Naamgeving (Etymologie): Equisetum komt van het Latijnse equus (paard) en setum (borstel of haren), omdat veel soorten op een paardenstaart lijken. Fluviatile betekent in of aan de rivieren.
Wortels: De krachtige, voortkruipende wortelstok is buisvormig, kaal en glanzend donkerbruin tot paars. De wortelstok wortelt op de knopen van de leden. Sterk woekerend.

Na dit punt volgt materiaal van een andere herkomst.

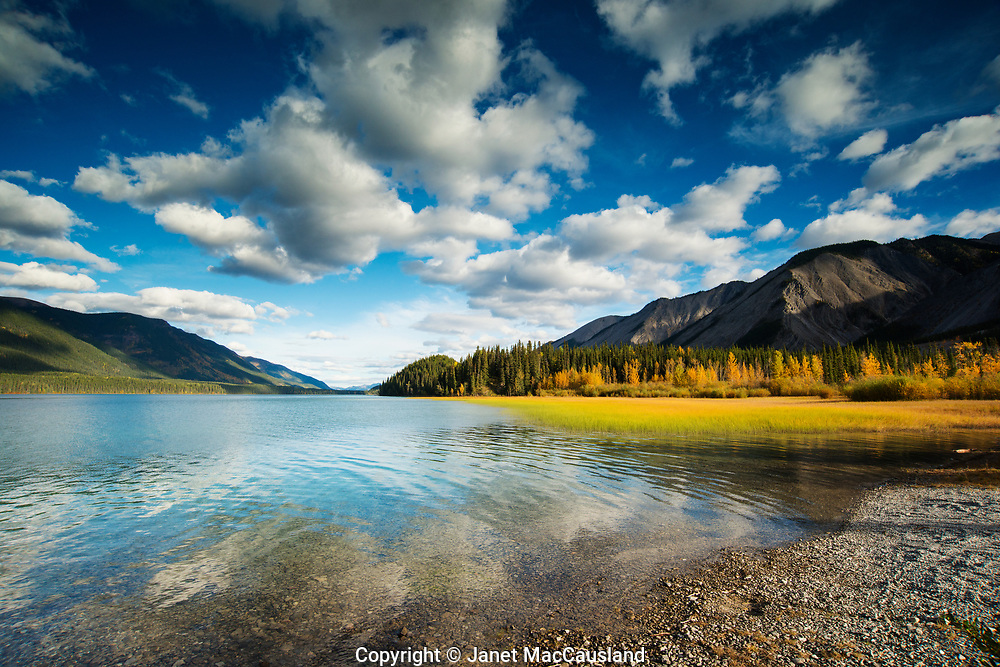 This is a perfect example of a beautiful photograph which  was taken in broad daylight, not at magic hour or the golden hours of morning or evening. While it is true that low, warm light makes things look better, some places are so beautiful, as is much of the Yukon, that it doesn't need magic.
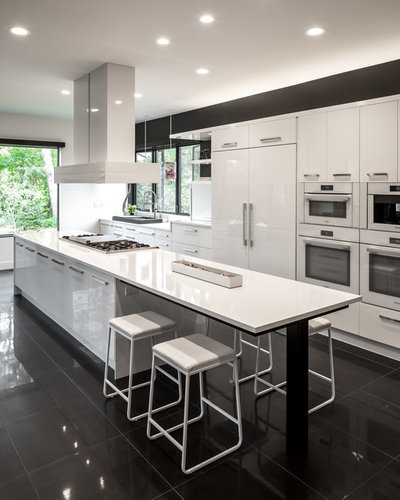 Contemporary Kitchen by Heritage Construction Companies, LLC.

Stengels: De vruchtbare en onvruchtbare stengels verschijnen tegelijk en hebben dezelfde vorm. Onvruchtbare stengels zijn langer dan de vruchtbare. De rechtopstaande, groene
stengels overwinteren niet.
Ze zijn glad, vrijwel rond met nauwelijks ribben en veertien tot dertig hoogtestrepen. Het middenkanaal is zeer wijd en hol. Bij elke knoop zit een tussenschot. De stengels zijn niet vertakt of in het midden ijl vertakt met dunne omhooggebogen zijtakken met vier of meer duidelijke ribben (4-7-kantig) en bladkransen met rechte tanden. De dicht aanliggende, glanzende stengelschede
is groen tot bruin, wordt tot 1,2 cm lang en met veertien tot soms dertig kleine, zwarte tanden met een groene basis. Ze
zijn smal driehoekig-priemvormig, fijn toegespitst en soms
is er een zeer smalle vliezige rand.
Bladeren: De groene, tot bruine of vaak iets oranje, schubachtige bladkransen sluiten nauw om de stengel. Ze groeien op de knopen (tussenschot). Ze worden tot ongeveer 1,2 cm lang. De tanden zijn smal driehoekig en toegespitst. De top van de kleine tanden is zwart, de voet is groen,
zonder
of met een zeer smalle vliezige rand.
Vruchten: De spil van de aar is hol. De korte, 1½ tot 2½ cm lange sporenaren hebben een korte steel. Ze staan aan de top van de vruchtbare stengel. Ze zijn eivormig, stomp en komen maar weinig buiten de bovenste bladkrans uit. Aan deze sporenaar zie je zeshoekige schubben met daaronder de sporendoosjes.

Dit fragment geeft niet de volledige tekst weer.